12.06.2019 | QLT Redaktion

QLT: Aram Haus – Sie sind seit Februar diesen Jahres neuer künstlerischer Leiter der ART BODENSEE. Eine spannende Position. Sind Sie gut angekommen? Wie sind Ihre ersten persönlichen Eindrücke?
Aram Haus: Ja, gut angekommen, danke. Genauso liebevoll wie Sie hier nun fragen, wurde ich hier am Bodensee empfangen, mit Spannung und Motivation etwas zu verändern. Nach dem Durcharbeiten der Besucher*innen und Aussteller*innen-Befragungen (und v.a. deren Auswertung) stellte sich heraus: Es gibt viel zu reparieren, alles lösbare Herausforderungen: Qualität der Kunst steigern, gesamtheitliches Konzept anleiten, Identität etablieren.

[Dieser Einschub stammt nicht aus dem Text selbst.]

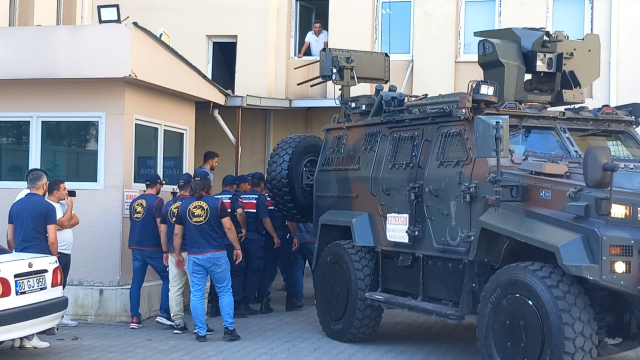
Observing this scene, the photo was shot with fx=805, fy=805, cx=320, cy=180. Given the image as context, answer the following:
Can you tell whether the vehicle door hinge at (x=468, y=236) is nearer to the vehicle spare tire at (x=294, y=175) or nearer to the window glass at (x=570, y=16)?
the vehicle spare tire at (x=294, y=175)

Messe Dornbirn ist Schritt für Schritt dran und obgleich jetzt im Juni noch nicht alles umgesetzt wird, was gesamtkonzipatorisch geplant ist, wird es von 28. bis 30.6. für Fachleute Seltenes und für das Publikum Spektakuläres zu sehen geben. Ambition groß, Optimismus groß, das Potential der geographischen Situation, der unfassbar schönen Messehallen und der Kapazität der Region und aus deren Kulturlandschaft zu schöpfen.

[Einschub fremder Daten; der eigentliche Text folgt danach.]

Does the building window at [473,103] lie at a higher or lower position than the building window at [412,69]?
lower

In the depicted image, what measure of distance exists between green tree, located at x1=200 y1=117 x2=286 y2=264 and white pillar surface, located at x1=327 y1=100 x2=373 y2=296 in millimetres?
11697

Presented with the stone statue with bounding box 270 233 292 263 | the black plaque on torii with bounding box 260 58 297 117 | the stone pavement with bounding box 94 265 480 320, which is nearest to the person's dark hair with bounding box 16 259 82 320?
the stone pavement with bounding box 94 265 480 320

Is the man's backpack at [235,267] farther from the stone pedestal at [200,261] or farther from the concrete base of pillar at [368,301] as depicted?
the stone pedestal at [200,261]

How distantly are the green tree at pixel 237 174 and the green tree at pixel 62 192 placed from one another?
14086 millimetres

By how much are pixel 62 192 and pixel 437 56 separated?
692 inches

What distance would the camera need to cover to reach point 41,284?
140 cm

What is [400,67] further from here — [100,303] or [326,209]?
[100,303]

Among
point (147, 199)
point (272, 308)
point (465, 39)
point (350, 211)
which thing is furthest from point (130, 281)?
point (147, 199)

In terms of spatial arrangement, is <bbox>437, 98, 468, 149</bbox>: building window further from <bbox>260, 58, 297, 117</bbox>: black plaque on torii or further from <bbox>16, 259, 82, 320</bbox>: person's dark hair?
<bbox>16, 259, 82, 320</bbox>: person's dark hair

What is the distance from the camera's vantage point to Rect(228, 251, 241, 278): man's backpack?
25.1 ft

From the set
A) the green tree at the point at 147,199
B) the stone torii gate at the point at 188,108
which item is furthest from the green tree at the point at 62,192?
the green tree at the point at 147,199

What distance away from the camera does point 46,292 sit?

QLT: Sie sind Kurator und Konzeptkünstler – wofür schlägt Ihr Herz mehr? Die kuratorische oder künstlerische Seite? Wie vereinen Sie diese beiden Pole in Ihrer konkreten Messearbeit?

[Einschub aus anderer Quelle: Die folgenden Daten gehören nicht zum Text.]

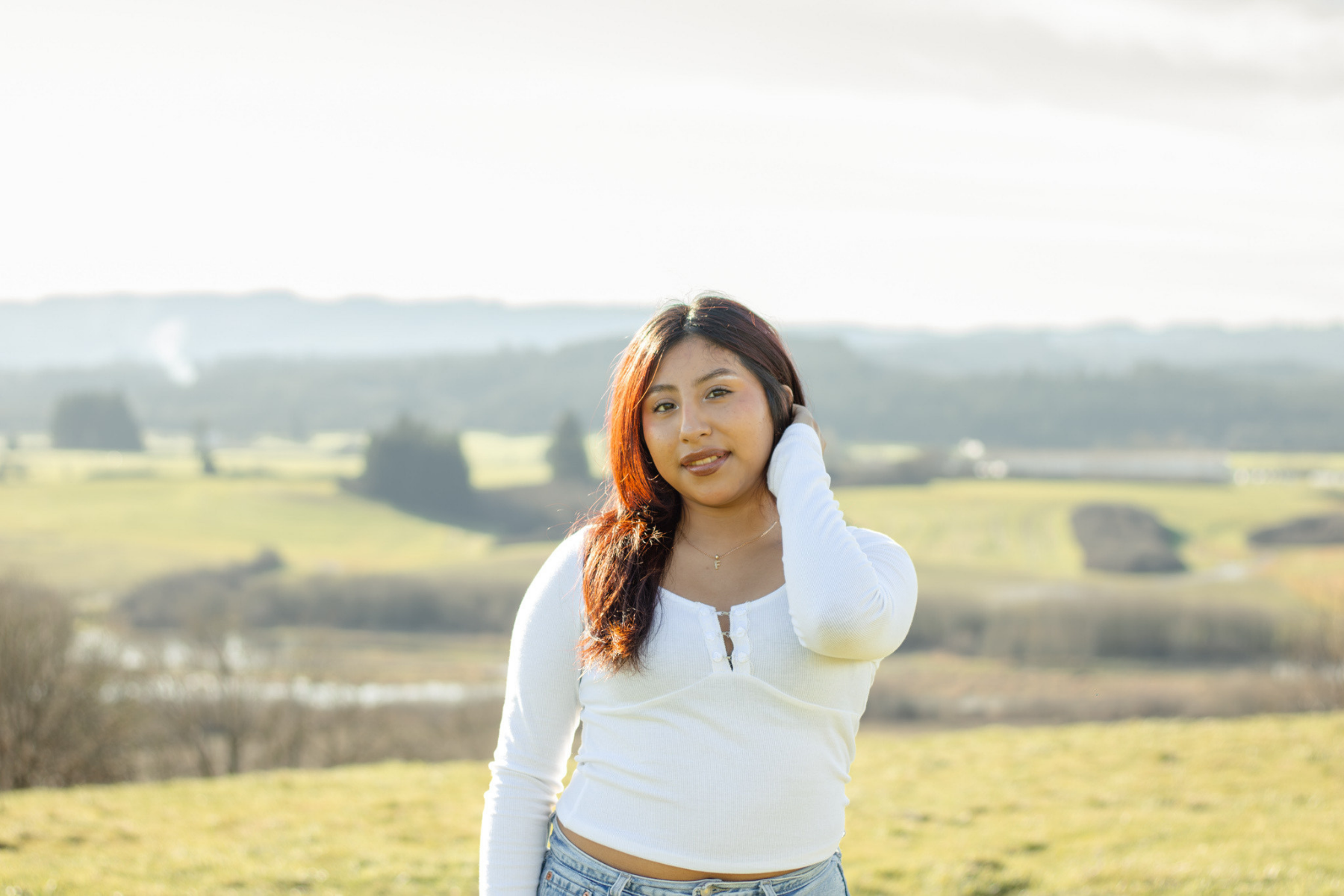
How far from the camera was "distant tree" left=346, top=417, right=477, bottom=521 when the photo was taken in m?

Aram Haus: Beide Arbeits-Herangehensweisen sind mir bedeutsam für einen ganzheitlichen Zugang zur Materie. Die einsame Auseinandersetzung mit der eigenen Arbeit, einer inneren Generierung und dem entgegengesetzt, das Kontextualisieren der Arbeit anderer Artists und Zeitgeister. Beides pflegt Anstrengungen und Reize.
Die Arbeit als bildender Künstler stelle ich, ob der aktuellen Ereignisse in Vorarlberg tatsächlich zeitweise zurück, obgleich ich versuche in einer Form kontinuierlich bildend zu arbeiten. Kuratieren bedeutet länderübergreifende Projekte, Kooperationen mit Institutionen, Zusammenarbeit mit Menschen großen Geistes, die inspirieren. Das speist.

QLT: Sie sind Gründer der ACHSE Enterprises. Welches Konzept verfolgen Sie damit? Was genau ist die ACHSE Enterprises?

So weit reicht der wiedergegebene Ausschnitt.